When it comes to testing for stomach cancer, gastroscopy remains the gold standard for the industry, currently recognized by the medical community as the most reliable method. Blood tests are still a more auxiliary product, having yet to fully earning the community’s trust. That means such tests are unlikely to replace gastroscopies overnight, and investors may want to temper their expectations for Mirxes’ gastric cancer tests.

Cancer screening is also nothing new to Hong Kong investors.
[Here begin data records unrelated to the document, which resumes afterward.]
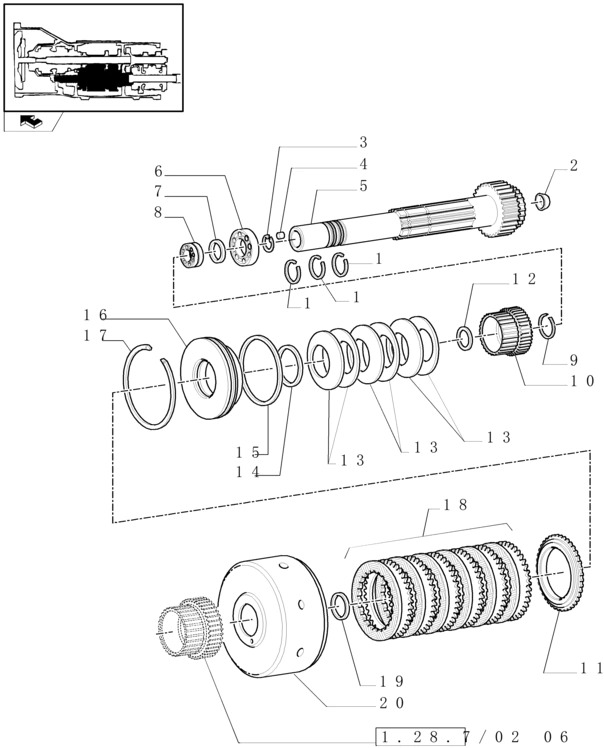 3
4
6
5
2
7
8
1
1
1
12
16
17
9
10
15
14
13
13
13
18
11
19
20
1.28.7/02 06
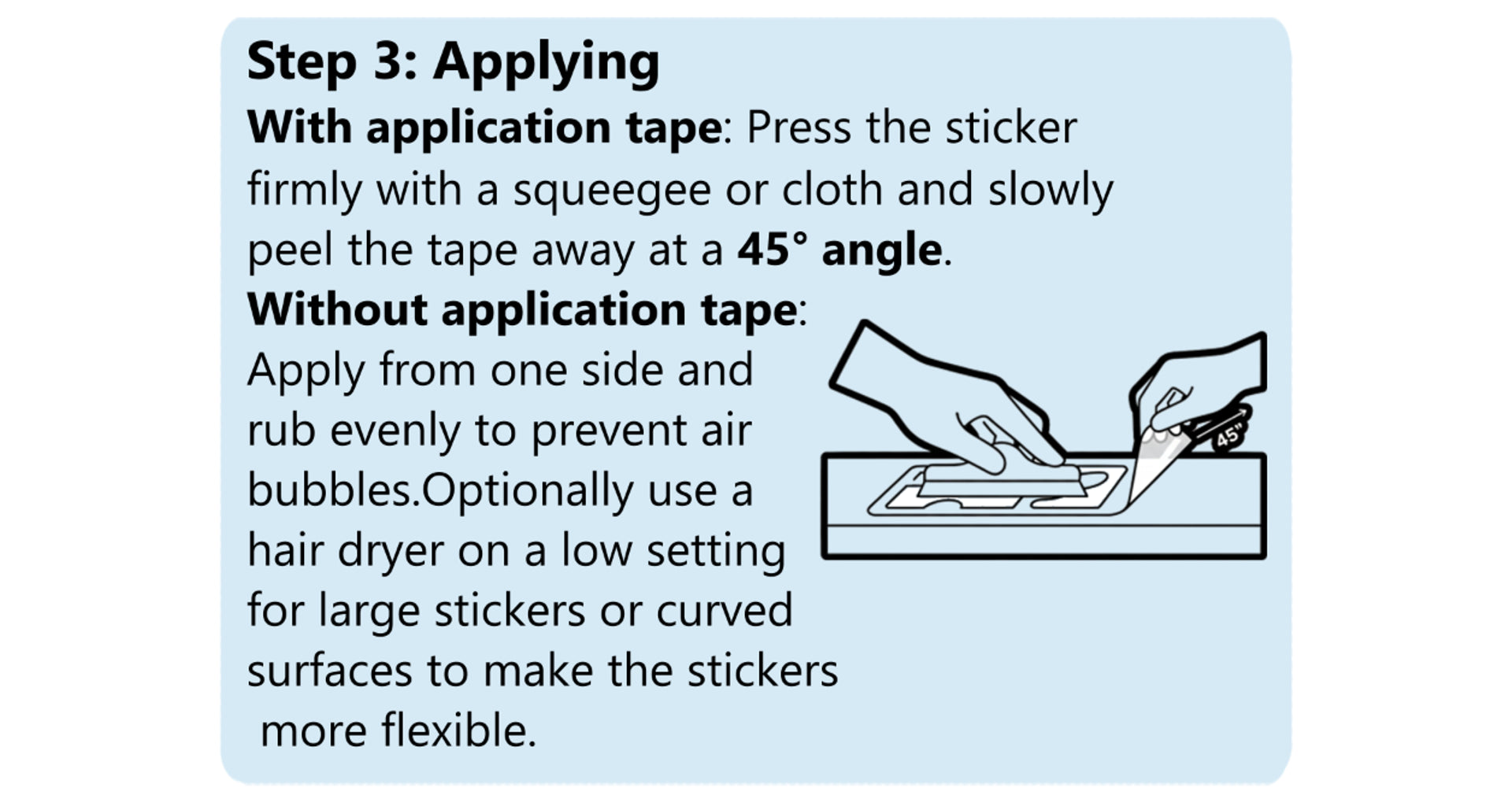 Step 3: Applying

With application tape: Press the sticker firmly with a squeegee or cloth and slowly peel the tape away at a 45° angle.

Without application tape: Apply from one side and rub evenly to prevent air bubbles.Optionally use a hair dryer on a low setting for large stickers or curved surfaces to make the stickers more flexible.

45°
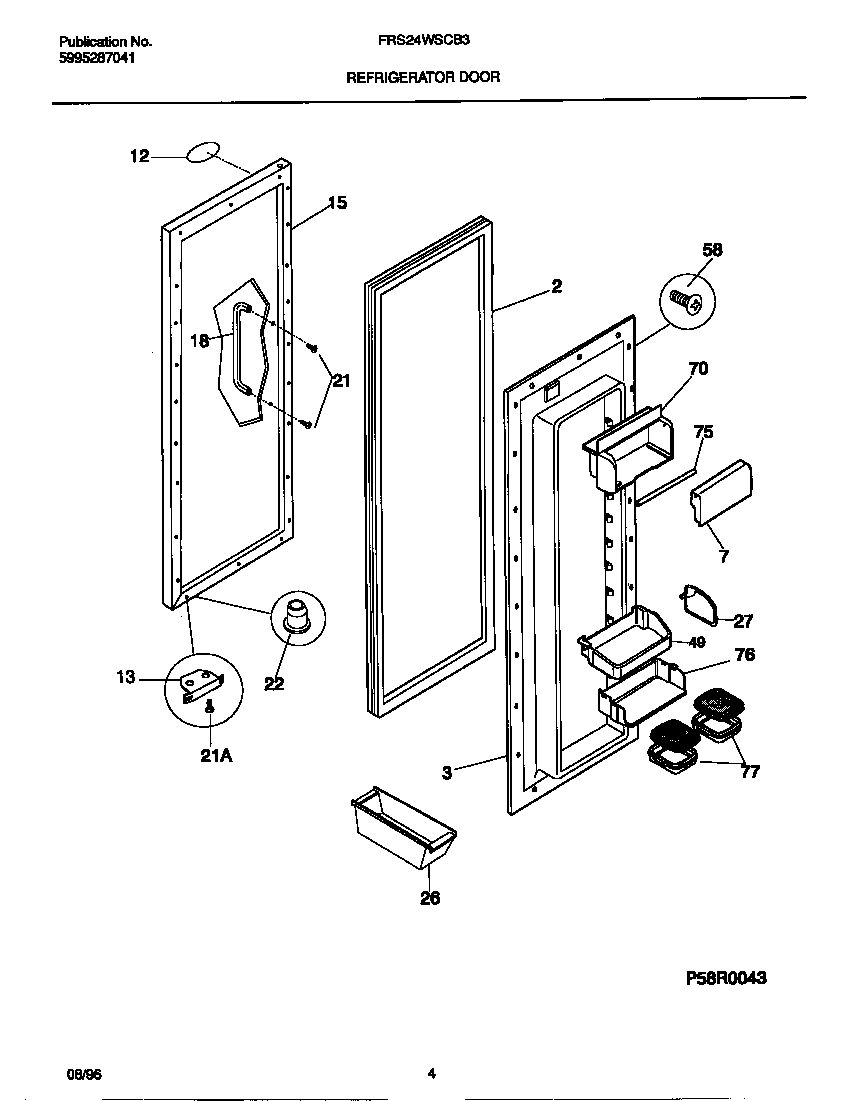 Publication No.
5995287041

FRS24WSCB3

REFRIGERATOR DOOR

12
15
58
2
18
21
70
75
7
27
49
76
13
22
21A
3
77
26

P58R0043

08/96

4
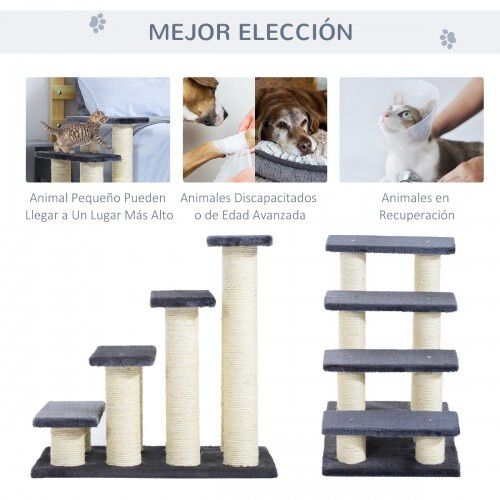 MEJOR ELECCIÓN

Animal Pequeño Pueden Llegar a Un Lugar Más Alto

Animales Discapacitados o de Edad Avanzada

Animales en Recuperación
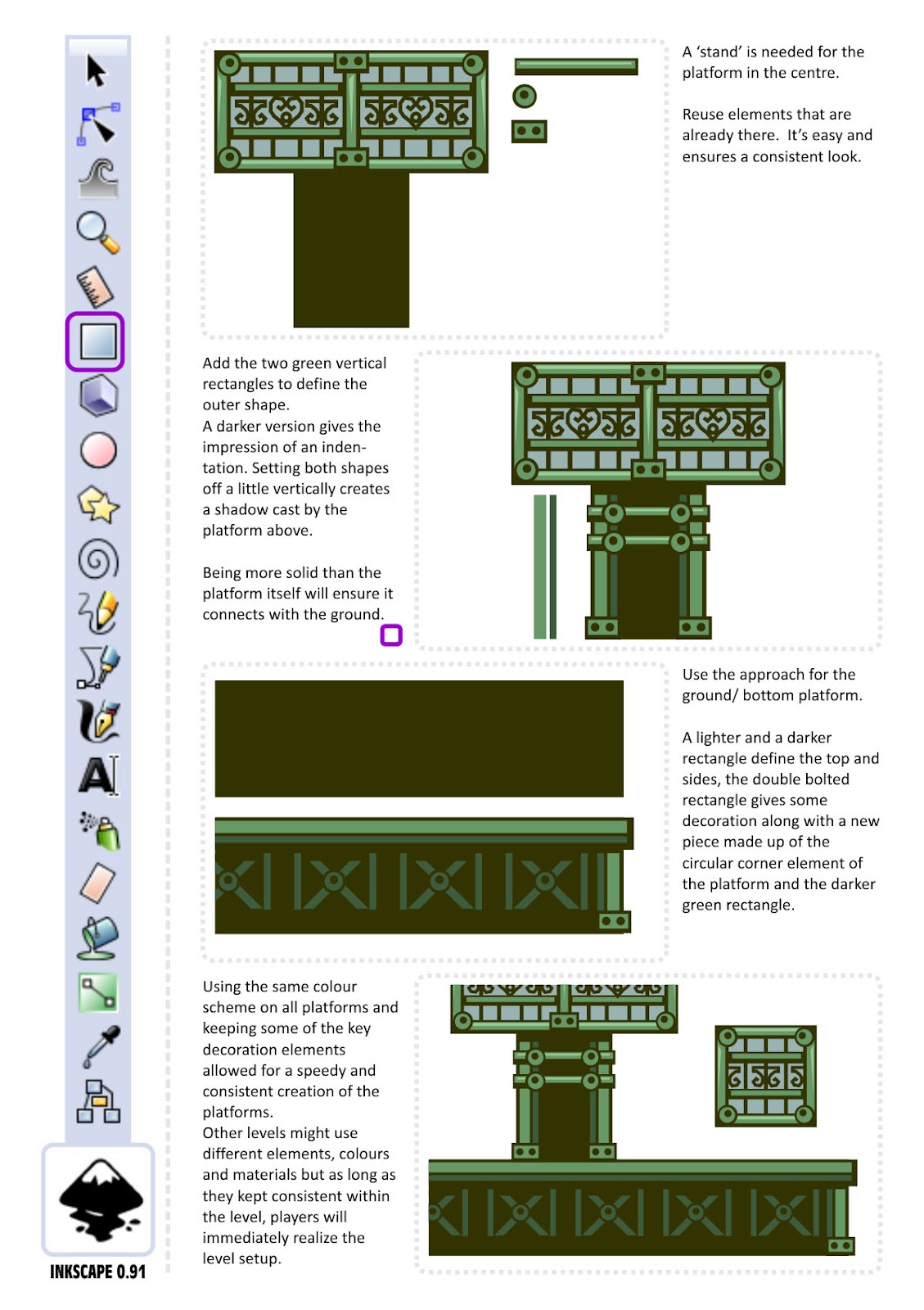 A 'stand' is needed for the platform in the centre.

Reuse elements that are already there. It's easy and ensures a consistent look.

Add the two green vertical rectangles to define the outer shape.
A darker version gives the impression of an indentation. Setting both shapes off a little vertically creates a shadow cast by the platform above.

Being more solid than the platform itself will ensure it connects with the ground.

Use the approach for the ground/ bottom platform.

A lighter and a darker rectangle define the top and sides, the double bolted rectangle gives some decoration along with a new piece made up of the circular corner element of the platform and the darker green rectangle.

Using the same colour scheme on all platforms and keeping some of the key decoration elements allowed for a speedy and consistent creation of the platforms.
Other levels might use different elements, colours and materials but as long as they kept consistent within the level, players will immediately realize the level setup.

INKSCAPE 0.91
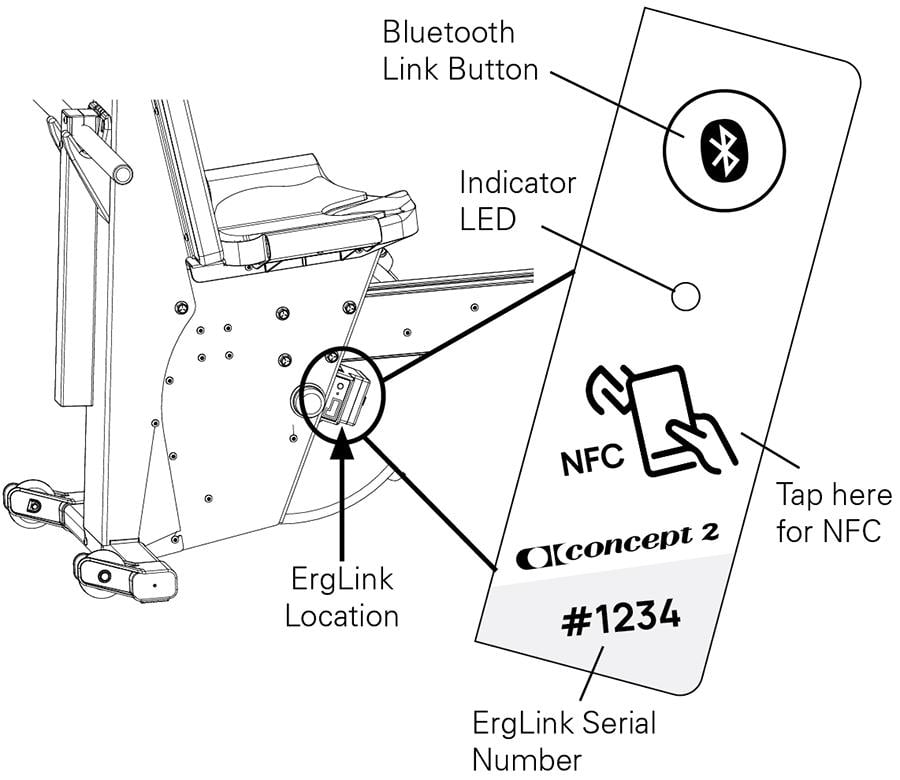 Bluetooth Link Button

Indicator LED

NFC

Tap here for NFC

concept 2

#1234

ErgLink Location

ErgLink Serial Number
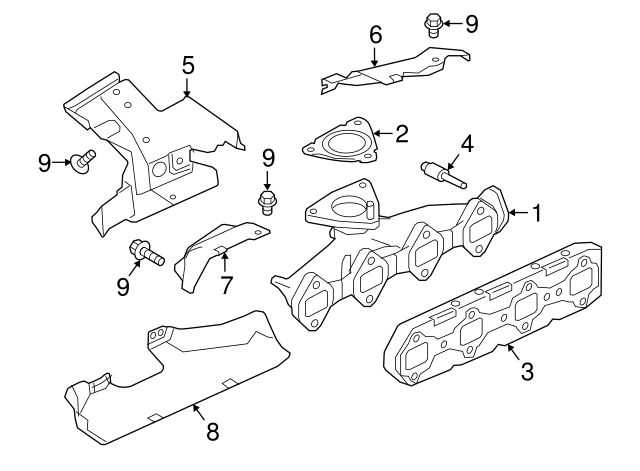 9
6
5
2
4
9
9
1
9
7
3
8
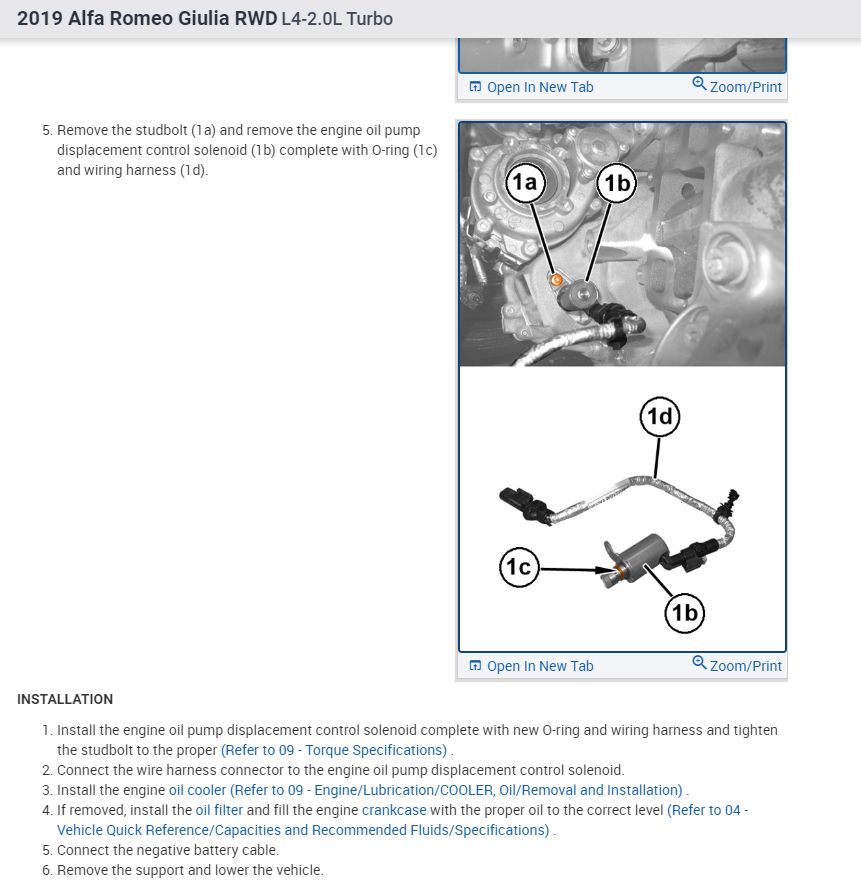 2019 Alfa Romeo Giulia RWD L4-2.0L Turbo

Open In New Tab Zoom/Print

5. Remove the studbolt (1a) and remove the engine oil pump displacement control solenoid (1b) complete with O-ring (1c) and wiring harness (1d).

1a
1b
1d
1c
1b

Open In New Tab Zoom/Print

INSTALLATION

1. Install the engine oil pump displacement control solenoid complete with new O-ring and wiring harness and tighten the studbolt to the proper (Refer to 09 - Torque Specifications) .
2. Connect the wire harness connector to the engine oil pump displacement control solenoid.
3. Install the engine oil cooler (Refer to 09 - Engine/Lubrication/COOLER, Oil/Removal and Installation) .
4. If removed, install the oil filter and fill the engine crankcase with the proper oil to the correct level (Refer to 04 - Vehicle Quick Reference/Capacities and Recommended Fluids/Specifications) .
5. Connect the negative battery cable.
6. Remove the support and lower the vehicle.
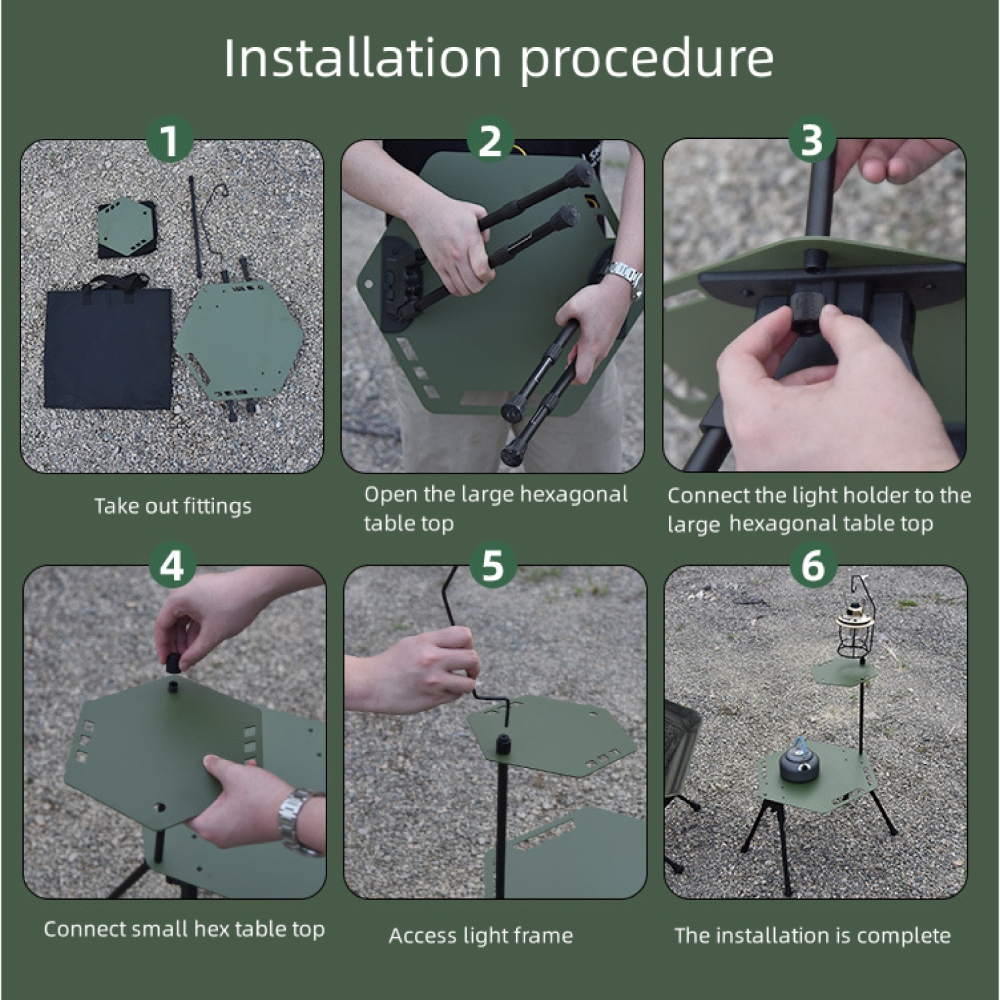 Installation procedure

1

Take out fittings

2

Open the large hexagonal table top

3

Connect the light holder to the large hexagonal table top

4

Connect small hex table top

5

Access light frame

6

The installation is complete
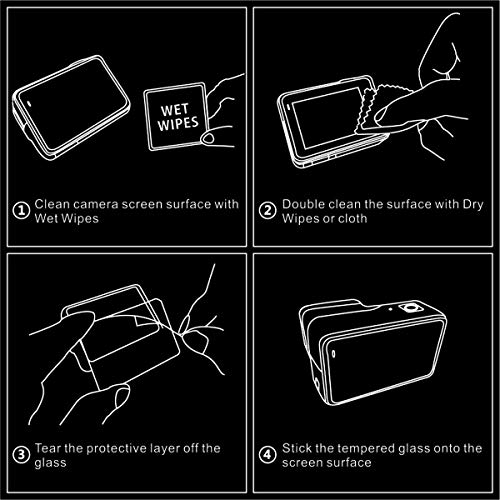 WET WIPES

1 Clean camera screen surface with Wet Wipes

2 Double clean the surface with Dry Wipes or cloth

3 Tear the protective layer off the glass

4 Stick the tempered glass onto the screen surface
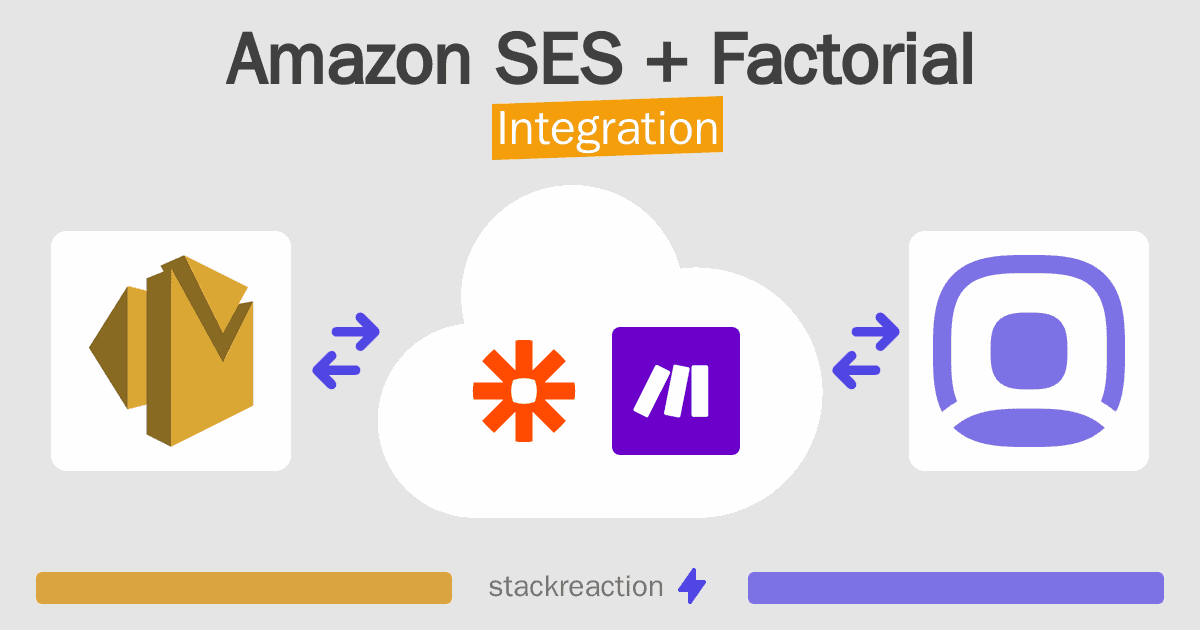 Amazon SES + Factorial
Integration

stackreaction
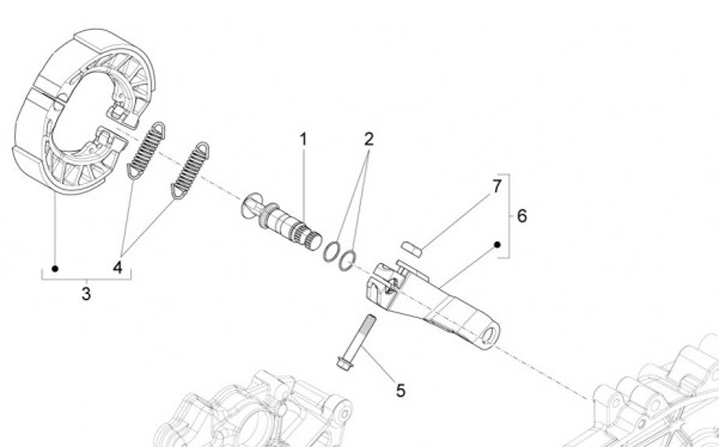 1
2
7
6
4
3
5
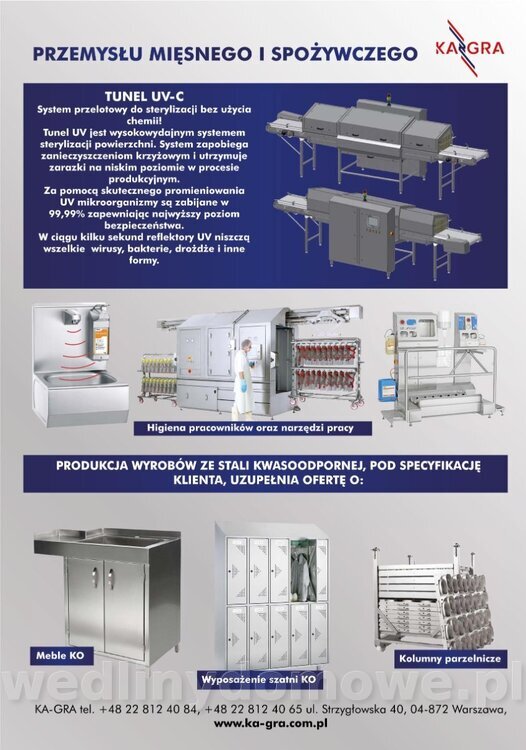 PRZEMYSŁU MIĘSNEGO I SPOŻYWCZEGO

KA-GRA

TUNEL UV-C
System przelotowy do sterylizacji bez użycia chemii!
Tunel UV jest wysokowydajnym systemem sterylizacji powierzchni. System zapobiega zanieczyszczeniom krzyżowym i utrzymuje zarazki na niskim poziomie w procesie produkcyjnym.
Za pomocą skutecznego promieniowania UV mikroorganizmy są zabijane w 99,99% zapewniając najwyższy poziom bezpieczeństwa.
W ciągu kilku sekund reflektory UV niszczą wszelkie wirusy, bakterie, drożdże i inne formy.

Higiena pracowników oraz narzędzi pracy

PRODUKCJA WYROBÓW ZE STALI KWASOODPORNEJ, POD SPECYFIKACJĘ KLIENTA, UZUPEŁNIA OFERTĘ O:

Meble KO

Wyposażenie szatni KO

Kolumny parzelnicze

wedlinydomowe.pl

KA-GRA tel. +48 22 812 40 84, +48 22 812 40 65 ul. Strzygłowska 40, 04-872 Warszawa,
www.ka-gra.com.pl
New Horizon Health (6606.HK) was China’s first cancer-screening device company to go public in 2021. But the company delayed its audit this year due to suspected sales irregularities, and the stock has been suspended since the end of March. Its share price has plunged 82% from its historical high before the suspension.

Mirxes probably doesn’t need to worry about such issues just yet, since it’s not even listed and has yet to prove that its core products can generate major revenue. Accordingly, approval from the Chinese regulator for GASTROClear would represent a major advance for the company, helping to lure investors to its listing.